The study, one of the largest of its kind, found that diabetics who had gastric-bypass surgery not only lost weight but also doubled their chances of achieving healthy levels of cholesterol, blood sugar and blood pressure a year later.
But the study also served as a reminder that the surgery can be risky.
More than a third of the patients reported "serious adverse events," including one patient who suffered brain damage from complications of the operation.
As a result, the potential benefits "must be weighed against the risk of serious adverse events," the authors wrote in Wednesday's Journal of the American Medical Association.
This is not the first study to show that weight-loss surgery can help control diabetes, which is linked to obesity.
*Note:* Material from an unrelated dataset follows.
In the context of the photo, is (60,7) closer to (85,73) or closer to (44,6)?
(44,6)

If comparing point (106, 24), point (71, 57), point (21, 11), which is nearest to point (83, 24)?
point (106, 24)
But it's one of the most ambitious, said Dr. Sayeed Ikramuddin, a University of Minnesota surgery professor who led the study. It included 120 diabetes patients in Minnesota, New York and Taiwan, and focused on one of the most popular types of weight-loss surgery, known as Roux-en-Y gastric bypass.
As part of the study, all volunteers received an intensive program of diet, exercise and medication — but only half had the surgery.
The surgery patients lost, on average, 26 percent of their body weight in a year, compared to 8 percent in the control group.